The United States and our international partners must continue to uphold the integrity of international standards development, and ensure that the integrity of standards development organizations, or SDOs, in every technical area, is not compromised.

We maintain that standards should always be developed in accordance with the World Trade Organization’s Technical Barriers to Trade (TBT) Committee decision that articulates principles of transparency, openness, impartiality and consensus, effectiveness and relevance, and coherence.

Working With the Private Sector  

I am excited and proud that NIST will lead execution of this new strategy.

As the director of NIST and the under secretary of commerce for standards and technology, I have directed my team to coordinate across the U.S. Department of Commerce and the interagency to strengthen our involvement in standards development efforts — and ensure that the whole is greater than the sum of its parts.

In keeping with NIST tradition, this implementation will be accomplished from beginning to end with private sector stakeholder engagement as a core value.

We look forward to working alongside the private sector community as we move forward together in renewing our commitment to U.S. leadership and engagement in standards.

NIST is ready to go — working together with all of you — and our international partners.

We are listening, and we welcome your thoughts on the implementation of this important strategy. In addition to today’s event, we will launch listening sessions to better understand the barriers to more effective engagement in standards development across technology areas. Of course, we will also work closely with ANSI, SDOs and industry leaders to conduct these events. We encourage you to watch NIST’s web page for updates on our activities.

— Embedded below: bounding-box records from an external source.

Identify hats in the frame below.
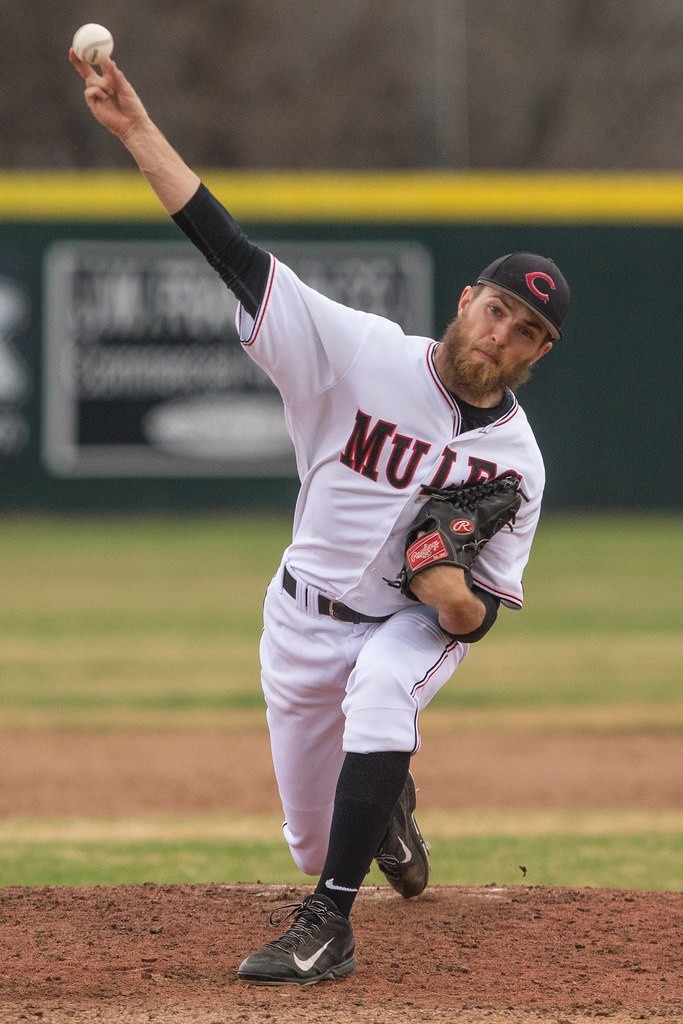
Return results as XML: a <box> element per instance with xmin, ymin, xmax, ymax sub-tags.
<box><xmin>473</xmin><ymin>253</ymin><xmax>570</xmax><ymax>341</ymax></box>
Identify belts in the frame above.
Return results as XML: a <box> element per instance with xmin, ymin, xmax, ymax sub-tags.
<box><xmin>282</xmin><ymin>566</ymin><xmax>395</xmax><ymax>622</ymax></box>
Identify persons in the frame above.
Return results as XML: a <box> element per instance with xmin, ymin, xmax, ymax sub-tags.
<box><xmin>66</xmin><ymin>47</ymin><xmax>571</xmax><ymax>983</ymax></box>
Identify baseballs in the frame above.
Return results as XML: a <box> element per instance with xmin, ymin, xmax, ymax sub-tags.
<box><xmin>72</xmin><ymin>23</ymin><xmax>114</xmax><ymax>64</ymax></box>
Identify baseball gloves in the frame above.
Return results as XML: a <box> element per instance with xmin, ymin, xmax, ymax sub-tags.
<box><xmin>400</xmin><ymin>474</ymin><xmax>523</xmax><ymax>603</ymax></box>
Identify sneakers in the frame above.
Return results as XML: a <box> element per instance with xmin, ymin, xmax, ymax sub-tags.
<box><xmin>374</xmin><ymin>771</ymin><xmax>430</xmax><ymax>898</ymax></box>
<box><xmin>239</xmin><ymin>894</ymin><xmax>355</xmax><ymax>987</ymax></box>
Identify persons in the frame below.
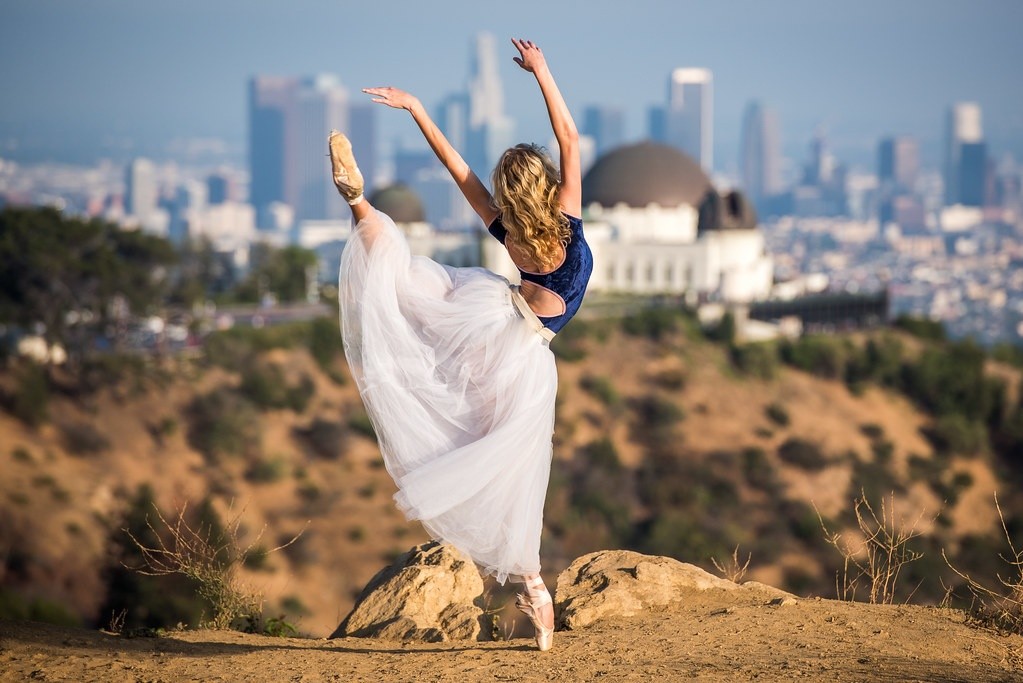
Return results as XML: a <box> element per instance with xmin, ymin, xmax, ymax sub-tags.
<box><xmin>327</xmin><ymin>36</ymin><xmax>593</xmax><ymax>651</ymax></box>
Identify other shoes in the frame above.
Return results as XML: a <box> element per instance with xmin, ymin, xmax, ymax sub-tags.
<box><xmin>515</xmin><ymin>591</ymin><xmax>556</xmax><ymax>652</ymax></box>
<box><xmin>327</xmin><ymin>132</ymin><xmax>364</xmax><ymax>199</ymax></box>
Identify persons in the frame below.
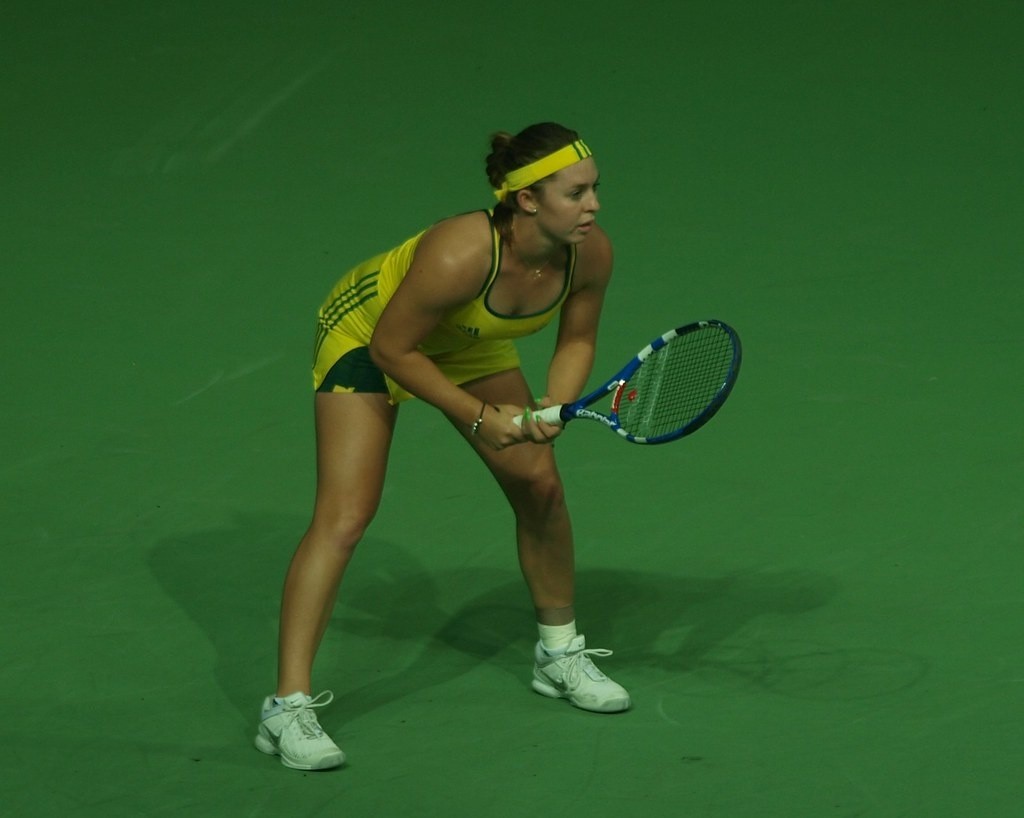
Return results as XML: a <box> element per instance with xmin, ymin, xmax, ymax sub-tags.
<box><xmin>254</xmin><ymin>121</ymin><xmax>631</xmax><ymax>773</ymax></box>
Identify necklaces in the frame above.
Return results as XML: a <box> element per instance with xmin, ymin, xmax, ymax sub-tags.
<box><xmin>507</xmin><ymin>235</ymin><xmax>561</xmax><ymax>281</ymax></box>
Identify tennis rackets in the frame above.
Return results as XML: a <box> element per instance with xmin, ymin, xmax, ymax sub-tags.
<box><xmin>512</xmin><ymin>320</ymin><xmax>744</xmax><ymax>445</ymax></box>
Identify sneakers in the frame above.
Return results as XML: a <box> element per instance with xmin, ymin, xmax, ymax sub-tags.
<box><xmin>254</xmin><ymin>691</ymin><xmax>346</xmax><ymax>772</ymax></box>
<box><xmin>531</xmin><ymin>634</ymin><xmax>631</xmax><ymax>712</ymax></box>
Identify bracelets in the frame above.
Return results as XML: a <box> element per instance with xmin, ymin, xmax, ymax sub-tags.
<box><xmin>472</xmin><ymin>397</ymin><xmax>500</xmax><ymax>436</ymax></box>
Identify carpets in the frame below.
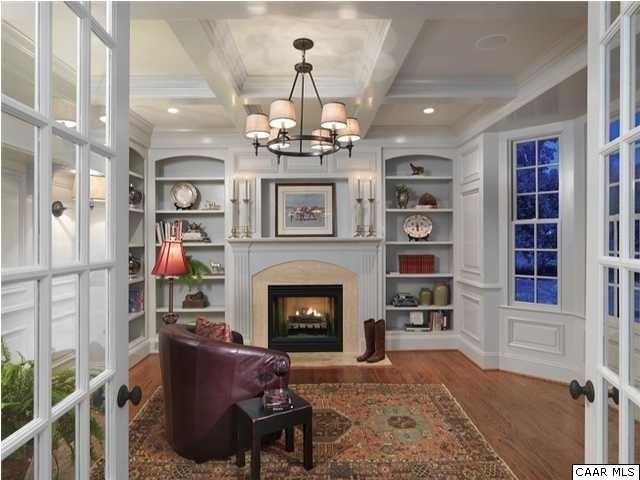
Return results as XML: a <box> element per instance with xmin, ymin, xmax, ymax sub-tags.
<box><xmin>73</xmin><ymin>380</ymin><xmax>519</xmax><ymax>480</ymax></box>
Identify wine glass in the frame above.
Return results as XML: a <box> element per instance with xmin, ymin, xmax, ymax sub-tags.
<box><xmin>273</xmin><ymin>359</ymin><xmax>290</xmax><ymax>392</ymax></box>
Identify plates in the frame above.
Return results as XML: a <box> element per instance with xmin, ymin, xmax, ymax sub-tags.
<box><xmin>170</xmin><ymin>182</ymin><xmax>197</xmax><ymax>208</ymax></box>
<box><xmin>403</xmin><ymin>215</ymin><xmax>432</xmax><ymax>238</ymax></box>
<box><xmin>129</xmin><ymin>255</ymin><xmax>137</xmax><ymax>280</ymax></box>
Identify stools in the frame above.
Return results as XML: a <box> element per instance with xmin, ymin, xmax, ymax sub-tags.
<box><xmin>232</xmin><ymin>391</ymin><xmax>313</xmax><ymax>480</ymax></box>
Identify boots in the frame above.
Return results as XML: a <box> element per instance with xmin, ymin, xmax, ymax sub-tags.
<box><xmin>356</xmin><ymin>319</ymin><xmax>375</xmax><ymax>361</ymax></box>
<box><xmin>367</xmin><ymin>319</ymin><xmax>386</xmax><ymax>361</ymax></box>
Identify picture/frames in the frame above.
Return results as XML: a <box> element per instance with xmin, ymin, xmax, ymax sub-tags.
<box><xmin>273</xmin><ymin>182</ymin><xmax>337</xmax><ymax>238</ymax></box>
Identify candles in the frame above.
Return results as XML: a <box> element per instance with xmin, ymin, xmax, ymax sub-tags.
<box><xmin>357</xmin><ymin>175</ymin><xmax>362</xmax><ymax>198</ymax></box>
<box><xmin>244</xmin><ymin>177</ymin><xmax>250</xmax><ymax>198</ymax></box>
<box><xmin>231</xmin><ymin>177</ymin><xmax>237</xmax><ymax>199</ymax></box>
<box><xmin>368</xmin><ymin>176</ymin><xmax>374</xmax><ymax>197</ymax></box>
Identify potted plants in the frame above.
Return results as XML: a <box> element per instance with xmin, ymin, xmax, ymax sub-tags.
<box><xmin>1</xmin><ymin>337</ymin><xmax>105</xmax><ymax>480</ymax></box>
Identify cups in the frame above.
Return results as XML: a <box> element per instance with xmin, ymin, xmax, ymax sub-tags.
<box><xmin>133</xmin><ymin>191</ymin><xmax>142</xmax><ymax>203</ymax></box>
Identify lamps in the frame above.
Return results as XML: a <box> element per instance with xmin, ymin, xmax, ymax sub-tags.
<box><xmin>241</xmin><ymin>36</ymin><xmax>363</xmax><ymax>167</ymax></box>
<box><xmin>51</xmin><ymin>169</ymin><xmax>77</xmax><ymax>199</ymax></box>
<box><xmin>52</xmin><ymin>175</ymin><xmax>107</xmax><ymax>218</ymax></box>
<box><xmin>149</xmin><ymin>240</ymin><xmax>192</xmax><ymax>327</ymax></box>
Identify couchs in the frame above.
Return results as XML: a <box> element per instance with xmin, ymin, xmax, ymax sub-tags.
<box><xmin>156</xmin><ymin>317</ymin><xmax>291</xmax><ymax>463</ymax></box>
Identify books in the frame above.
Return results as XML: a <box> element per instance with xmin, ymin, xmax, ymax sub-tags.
<box><xmin>397</xmin><ymin>253</ymin><xmax>437</xmax><ymax>273</ymax></box>
<box><xmin>428</xmin><ymin>311</ymin><xmax>448</xmax><ymax>332</ymax></box>
<box><xmin>156</xmin><ymin>217</ymin><xmax>211</xmax><ymax>245</ymax></box>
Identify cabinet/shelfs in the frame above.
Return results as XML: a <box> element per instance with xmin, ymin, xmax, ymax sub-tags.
<box><xmin>153</xmin><ymin>175</ymin><xmax>227</xmax><ymax>337</ymax></box>
<box><xmin>384</xmin><ymin>174</ymin><xmax>456</xmax><ymax>335</ymax></box>
<box><xmin>127</xmin><ymin>169</ymin><xmax>146</xmax><ymax>348</ymax></box>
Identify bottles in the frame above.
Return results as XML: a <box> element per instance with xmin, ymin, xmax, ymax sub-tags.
<box><xmin>129</xmin><ymin>183</ymin><xmax>135</xmax><ymax>206</ymax></box>
<box><xmin>171</xmin><ymin>221</ymin><xmax>176</xmax><ymax>235</ymax></box>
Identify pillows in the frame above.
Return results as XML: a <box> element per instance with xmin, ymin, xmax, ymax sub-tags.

By taking these actions, we will support both ANSI’s U.S. Standards Strategy and our first U.S. Government National Standards Strategy for Critical and Emerging Technologies. We will lead the way as the U.S. government supports the private sector in this effort. The agencies have demonstrated their commitment to the USGNSSCET through their actions and partnerships including:

  • NSF updated its proposal and award policies and procedures to incentivize participation in standards development activities, as part of NSF-funded research.
  • BIS published an interim final rule (IFR) that introduced a broad definition of standards-related activities to reduce risks associated with international standards participation for U.S. companies when Entity Listed organizations participate. To make sure federal policy was not limiting contributions to technical standards, USPTO, NIST and the U.S. Department of Justice Antitrust Division withdrew a 2019 Policy Statement on Remedies for Standards-Essential Patents Subject to Voluntary F/RAND Commitments.
  • NTIA, NIST and the FCC coordinate U.S. government participation in the 3rd Generation Partnership Project (3GPP) and work with the Alliance for Telecommunications Industry Solutions to ensure participation by international standards delegates at North American-hosted 3GPP meetings.

These actions demonstrate a commitment to realizing the potential set forth in the strategy. Our collaborative engagement in international standards development is crucial to our collective success.

I welcome the discussion today and in the coming weeks, months and years as we work together. Your input will inform our work and drive U.S. technology and innovation leadership. Together, we must move quickly to preserve our leading role in this challenging landscape. 

There is much more work to be done, but let’s take a moment and appreciate this exciting time we are in! I look forward to hearing and seeing the great things we will accomplish together through this public-private partnership.

Thank you again for the opportunity to speak with you today.